Fig 1.
SYTO-13 labelling of P. carinii trophic and cystic forms.
All P. carinii life cycle stages were stained in red (panels A–D) with a home-made anti-Pneumocystis polyclonal antibody, recognized by an Alexa-647-conjugated secondary antibody. SYTO-13 nuclear staining of viable P. carinii is displayed for corresponding fields (panels E–H). Differential Interference Contrast (DIC) pictures of corresponding fields are also shown (I–L). Panels (B, F, J) and (D, H, L), show an isolated cystic form with one or several labelled nuclei. In the other panels, cystic forms (arrowheads) and trophic forms are well visible. The white arrows show non-viable Pneumocystis organisms stained in red but did not display any nuclear green fluorescence (Panels C, G, K). Bar = 5 μm.
Fig 2.
Viability assessment of P. carinii using SYTO-13 by flow cytometry analysis.

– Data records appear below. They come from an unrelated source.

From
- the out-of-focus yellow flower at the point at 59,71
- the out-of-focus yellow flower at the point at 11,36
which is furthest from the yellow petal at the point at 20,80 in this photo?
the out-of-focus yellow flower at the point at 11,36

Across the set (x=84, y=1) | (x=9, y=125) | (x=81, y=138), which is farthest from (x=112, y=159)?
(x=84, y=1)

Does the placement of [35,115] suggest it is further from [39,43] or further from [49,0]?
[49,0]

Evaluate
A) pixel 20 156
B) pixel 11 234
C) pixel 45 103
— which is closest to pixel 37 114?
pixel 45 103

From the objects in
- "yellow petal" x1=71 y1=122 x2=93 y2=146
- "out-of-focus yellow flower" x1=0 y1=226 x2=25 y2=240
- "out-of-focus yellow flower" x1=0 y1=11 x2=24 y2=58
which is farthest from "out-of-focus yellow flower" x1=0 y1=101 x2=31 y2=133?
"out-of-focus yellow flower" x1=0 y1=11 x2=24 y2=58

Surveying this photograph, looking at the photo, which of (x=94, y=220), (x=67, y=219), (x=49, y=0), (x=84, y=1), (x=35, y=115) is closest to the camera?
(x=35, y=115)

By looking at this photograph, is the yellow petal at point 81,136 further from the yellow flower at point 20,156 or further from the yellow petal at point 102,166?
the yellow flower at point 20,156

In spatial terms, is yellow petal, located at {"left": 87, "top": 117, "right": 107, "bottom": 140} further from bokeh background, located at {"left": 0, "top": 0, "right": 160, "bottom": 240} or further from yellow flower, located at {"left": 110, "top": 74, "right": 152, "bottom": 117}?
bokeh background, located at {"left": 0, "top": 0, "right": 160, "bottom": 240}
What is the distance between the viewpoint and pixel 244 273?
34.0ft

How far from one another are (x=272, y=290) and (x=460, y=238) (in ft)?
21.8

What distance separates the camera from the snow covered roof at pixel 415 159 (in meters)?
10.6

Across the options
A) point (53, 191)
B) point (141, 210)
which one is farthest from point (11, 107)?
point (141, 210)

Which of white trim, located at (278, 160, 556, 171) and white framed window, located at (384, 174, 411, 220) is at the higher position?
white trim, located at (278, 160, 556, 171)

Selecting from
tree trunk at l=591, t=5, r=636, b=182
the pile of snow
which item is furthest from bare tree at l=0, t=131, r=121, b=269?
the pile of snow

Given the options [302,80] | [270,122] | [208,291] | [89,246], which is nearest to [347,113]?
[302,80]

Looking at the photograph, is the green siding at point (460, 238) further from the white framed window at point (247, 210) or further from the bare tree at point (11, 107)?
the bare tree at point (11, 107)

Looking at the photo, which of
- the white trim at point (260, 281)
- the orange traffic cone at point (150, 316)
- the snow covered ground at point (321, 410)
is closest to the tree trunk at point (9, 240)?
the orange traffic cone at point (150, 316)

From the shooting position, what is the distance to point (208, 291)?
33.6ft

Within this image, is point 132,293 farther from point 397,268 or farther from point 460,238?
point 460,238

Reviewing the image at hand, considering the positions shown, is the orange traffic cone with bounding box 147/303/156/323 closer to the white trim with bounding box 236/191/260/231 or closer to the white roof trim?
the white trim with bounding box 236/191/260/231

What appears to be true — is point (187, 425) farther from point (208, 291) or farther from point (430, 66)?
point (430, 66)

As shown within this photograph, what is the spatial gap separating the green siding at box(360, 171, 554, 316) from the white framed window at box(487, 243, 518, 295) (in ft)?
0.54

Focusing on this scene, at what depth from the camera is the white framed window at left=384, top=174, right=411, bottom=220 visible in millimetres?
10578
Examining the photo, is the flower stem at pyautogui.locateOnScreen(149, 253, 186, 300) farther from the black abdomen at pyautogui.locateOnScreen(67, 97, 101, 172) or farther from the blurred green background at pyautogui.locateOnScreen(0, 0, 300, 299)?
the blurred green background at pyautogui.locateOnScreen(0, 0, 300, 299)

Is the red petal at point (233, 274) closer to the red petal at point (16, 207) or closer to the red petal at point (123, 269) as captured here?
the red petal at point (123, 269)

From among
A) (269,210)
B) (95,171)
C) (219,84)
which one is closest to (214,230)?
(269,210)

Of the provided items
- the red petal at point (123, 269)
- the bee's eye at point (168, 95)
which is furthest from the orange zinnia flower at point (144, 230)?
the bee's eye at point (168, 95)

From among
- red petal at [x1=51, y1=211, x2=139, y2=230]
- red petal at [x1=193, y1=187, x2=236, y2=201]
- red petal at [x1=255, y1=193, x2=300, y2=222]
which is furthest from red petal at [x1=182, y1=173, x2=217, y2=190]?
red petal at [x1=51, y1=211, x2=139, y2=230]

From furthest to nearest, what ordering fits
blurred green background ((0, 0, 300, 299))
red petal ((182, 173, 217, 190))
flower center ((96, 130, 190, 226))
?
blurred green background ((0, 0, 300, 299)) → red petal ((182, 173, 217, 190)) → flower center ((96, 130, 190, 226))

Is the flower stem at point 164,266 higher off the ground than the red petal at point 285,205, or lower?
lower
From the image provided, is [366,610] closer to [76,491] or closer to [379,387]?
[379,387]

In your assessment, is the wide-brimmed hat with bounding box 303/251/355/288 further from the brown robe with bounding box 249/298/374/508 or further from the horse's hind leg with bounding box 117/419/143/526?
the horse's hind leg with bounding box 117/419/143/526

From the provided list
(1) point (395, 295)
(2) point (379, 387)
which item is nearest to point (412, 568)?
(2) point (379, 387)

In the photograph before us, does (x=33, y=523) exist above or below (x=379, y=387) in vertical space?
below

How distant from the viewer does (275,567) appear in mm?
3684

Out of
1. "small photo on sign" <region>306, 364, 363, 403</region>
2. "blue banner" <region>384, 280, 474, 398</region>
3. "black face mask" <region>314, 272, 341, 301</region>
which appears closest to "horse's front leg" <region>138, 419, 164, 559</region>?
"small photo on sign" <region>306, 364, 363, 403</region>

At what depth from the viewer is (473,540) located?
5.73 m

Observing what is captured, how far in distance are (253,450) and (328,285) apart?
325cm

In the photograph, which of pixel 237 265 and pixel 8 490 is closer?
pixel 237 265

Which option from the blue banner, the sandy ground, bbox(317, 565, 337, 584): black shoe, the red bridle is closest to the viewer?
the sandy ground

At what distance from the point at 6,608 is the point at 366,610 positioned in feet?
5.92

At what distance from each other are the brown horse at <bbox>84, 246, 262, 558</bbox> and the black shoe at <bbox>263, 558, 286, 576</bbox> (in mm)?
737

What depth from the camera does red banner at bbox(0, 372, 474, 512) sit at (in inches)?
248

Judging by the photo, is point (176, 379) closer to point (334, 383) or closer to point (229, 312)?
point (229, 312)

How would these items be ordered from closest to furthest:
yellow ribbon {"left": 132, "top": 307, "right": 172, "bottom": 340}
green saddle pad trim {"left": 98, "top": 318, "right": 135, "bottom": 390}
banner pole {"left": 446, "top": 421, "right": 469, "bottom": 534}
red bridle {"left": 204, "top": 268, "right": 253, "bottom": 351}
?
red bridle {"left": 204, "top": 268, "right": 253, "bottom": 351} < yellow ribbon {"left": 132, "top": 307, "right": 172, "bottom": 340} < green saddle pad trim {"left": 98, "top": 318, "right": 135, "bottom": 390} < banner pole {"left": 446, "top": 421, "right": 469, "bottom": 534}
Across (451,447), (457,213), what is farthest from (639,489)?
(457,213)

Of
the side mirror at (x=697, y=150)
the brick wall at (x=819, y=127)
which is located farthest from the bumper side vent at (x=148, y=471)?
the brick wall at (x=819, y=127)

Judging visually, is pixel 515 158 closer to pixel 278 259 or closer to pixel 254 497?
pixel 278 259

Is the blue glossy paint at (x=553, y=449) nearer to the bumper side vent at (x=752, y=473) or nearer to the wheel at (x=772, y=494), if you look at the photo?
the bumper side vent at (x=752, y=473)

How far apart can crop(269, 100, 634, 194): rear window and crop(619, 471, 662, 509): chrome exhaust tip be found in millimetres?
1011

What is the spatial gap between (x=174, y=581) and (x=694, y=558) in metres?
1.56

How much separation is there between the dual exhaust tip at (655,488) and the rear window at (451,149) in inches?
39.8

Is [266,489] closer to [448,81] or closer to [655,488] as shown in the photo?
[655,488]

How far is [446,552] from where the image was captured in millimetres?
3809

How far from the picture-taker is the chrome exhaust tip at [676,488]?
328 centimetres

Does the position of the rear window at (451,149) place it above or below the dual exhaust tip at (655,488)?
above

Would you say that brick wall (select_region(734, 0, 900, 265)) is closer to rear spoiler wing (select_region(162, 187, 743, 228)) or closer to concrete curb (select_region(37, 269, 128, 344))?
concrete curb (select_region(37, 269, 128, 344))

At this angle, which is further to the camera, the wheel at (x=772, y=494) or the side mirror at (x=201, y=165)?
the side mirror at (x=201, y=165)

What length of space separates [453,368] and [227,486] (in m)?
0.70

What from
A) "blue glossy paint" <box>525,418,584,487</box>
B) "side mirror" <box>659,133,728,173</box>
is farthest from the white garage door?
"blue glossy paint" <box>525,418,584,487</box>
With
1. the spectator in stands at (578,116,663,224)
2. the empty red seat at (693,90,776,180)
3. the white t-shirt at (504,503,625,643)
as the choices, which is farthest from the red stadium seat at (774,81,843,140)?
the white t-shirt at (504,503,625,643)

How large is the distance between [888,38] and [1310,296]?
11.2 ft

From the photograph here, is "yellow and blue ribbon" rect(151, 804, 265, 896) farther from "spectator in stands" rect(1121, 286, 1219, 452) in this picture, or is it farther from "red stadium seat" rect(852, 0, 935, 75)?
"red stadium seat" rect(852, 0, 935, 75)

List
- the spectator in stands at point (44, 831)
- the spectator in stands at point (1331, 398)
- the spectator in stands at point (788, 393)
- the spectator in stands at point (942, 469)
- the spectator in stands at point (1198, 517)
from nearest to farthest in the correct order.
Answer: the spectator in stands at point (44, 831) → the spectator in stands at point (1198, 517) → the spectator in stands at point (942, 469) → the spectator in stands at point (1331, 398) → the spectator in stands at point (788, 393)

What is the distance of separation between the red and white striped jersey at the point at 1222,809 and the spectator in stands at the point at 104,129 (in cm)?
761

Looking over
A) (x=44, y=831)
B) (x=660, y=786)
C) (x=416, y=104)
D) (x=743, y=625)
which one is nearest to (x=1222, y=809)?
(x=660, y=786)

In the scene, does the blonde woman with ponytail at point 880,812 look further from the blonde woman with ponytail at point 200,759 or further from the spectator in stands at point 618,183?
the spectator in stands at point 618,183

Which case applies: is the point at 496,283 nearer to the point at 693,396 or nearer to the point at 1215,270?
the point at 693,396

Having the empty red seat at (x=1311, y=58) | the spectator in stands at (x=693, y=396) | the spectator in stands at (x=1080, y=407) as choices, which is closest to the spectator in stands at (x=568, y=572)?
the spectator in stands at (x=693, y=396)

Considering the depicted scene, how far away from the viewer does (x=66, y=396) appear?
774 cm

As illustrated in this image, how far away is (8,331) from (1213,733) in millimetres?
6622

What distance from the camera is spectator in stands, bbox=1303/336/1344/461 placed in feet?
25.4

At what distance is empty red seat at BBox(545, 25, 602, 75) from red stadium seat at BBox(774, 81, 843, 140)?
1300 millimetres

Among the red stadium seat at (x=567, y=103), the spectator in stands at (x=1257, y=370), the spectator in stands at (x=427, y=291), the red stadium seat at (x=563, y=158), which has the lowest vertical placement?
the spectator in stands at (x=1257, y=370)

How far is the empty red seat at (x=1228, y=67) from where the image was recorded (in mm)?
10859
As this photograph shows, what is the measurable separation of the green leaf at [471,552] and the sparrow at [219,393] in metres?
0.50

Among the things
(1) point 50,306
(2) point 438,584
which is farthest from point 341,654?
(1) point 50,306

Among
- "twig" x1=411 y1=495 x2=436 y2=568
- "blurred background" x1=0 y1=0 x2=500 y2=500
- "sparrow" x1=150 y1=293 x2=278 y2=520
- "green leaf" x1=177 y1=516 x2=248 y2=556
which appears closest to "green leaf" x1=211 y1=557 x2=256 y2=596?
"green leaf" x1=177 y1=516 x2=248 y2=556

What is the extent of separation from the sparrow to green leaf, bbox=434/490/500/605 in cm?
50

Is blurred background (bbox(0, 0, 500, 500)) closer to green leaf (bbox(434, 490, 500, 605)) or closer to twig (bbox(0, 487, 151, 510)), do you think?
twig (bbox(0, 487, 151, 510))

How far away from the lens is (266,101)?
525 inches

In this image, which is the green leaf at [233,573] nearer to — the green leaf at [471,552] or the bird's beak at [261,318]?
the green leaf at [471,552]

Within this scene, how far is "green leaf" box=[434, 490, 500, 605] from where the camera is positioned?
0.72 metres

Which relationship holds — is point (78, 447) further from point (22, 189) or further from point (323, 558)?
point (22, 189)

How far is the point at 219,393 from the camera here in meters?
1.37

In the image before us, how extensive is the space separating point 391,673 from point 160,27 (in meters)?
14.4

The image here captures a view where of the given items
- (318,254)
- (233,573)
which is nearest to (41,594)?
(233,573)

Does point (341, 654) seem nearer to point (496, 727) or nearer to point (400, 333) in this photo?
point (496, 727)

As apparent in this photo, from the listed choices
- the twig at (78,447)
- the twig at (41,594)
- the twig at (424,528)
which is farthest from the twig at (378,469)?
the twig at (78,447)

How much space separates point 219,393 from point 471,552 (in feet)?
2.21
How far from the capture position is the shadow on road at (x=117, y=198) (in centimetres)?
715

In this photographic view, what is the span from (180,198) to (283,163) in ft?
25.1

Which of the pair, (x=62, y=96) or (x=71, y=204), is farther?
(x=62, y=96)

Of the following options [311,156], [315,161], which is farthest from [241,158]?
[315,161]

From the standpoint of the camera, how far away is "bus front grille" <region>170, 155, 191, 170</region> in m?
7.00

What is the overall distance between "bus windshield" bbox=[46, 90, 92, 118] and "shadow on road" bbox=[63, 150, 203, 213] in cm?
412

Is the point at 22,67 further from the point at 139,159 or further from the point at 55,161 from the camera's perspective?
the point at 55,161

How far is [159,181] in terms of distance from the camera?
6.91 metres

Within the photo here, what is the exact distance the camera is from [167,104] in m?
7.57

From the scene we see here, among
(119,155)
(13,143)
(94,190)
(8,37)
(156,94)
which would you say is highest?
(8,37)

The data are displayed as histograms displaying 10,000 P. carinii collected events. The axes represent the relative number of cells (y axis) and the cell-associated fluorescence intensity on a logarithmic scale (x axis). Panel A shows the gated (R1) P. carinii population labelled with a rat specific polyclonal antibody and a goat anti-rat IgG antibody conjugated to Alexa-647 (FL4 channel). The intensity of SYTO-13 live-cell nucleic acid staining is analyzed within the gated P. carinii population (FL1 channel) for P. carinii organisms cultured during 4 days without (panel B), with 0.15 μM (panel C) or 90 μM (panel D) of pentamidine. The gated population R2 represents the viable Pneumocystis cells. The percentages of viability are indicated for each histogram. The presented histograms are representative of one experiment.
Table 1.
In vitro pharmacodynamic parameters of pentamidine, atovaquone and trimethoprim-sulfamethoxazole (TMP/SMX) calculated using the SYTO-13 assay.
Fig 3.
Relationships between drug concentrations and P. carinii viability inhibition of pentamidine, atovaquone and trimethoprim-sulfamethoxazole (TMP/SMX).
Values of P. carinii viability inhibition are calculated from the SYTO-13 live-cell staining assay. To calculate the percentage of viability inhibition in relation with drug concentrations, one drug-free control was included in each assay. All susceptibility assays were set up in triplicate.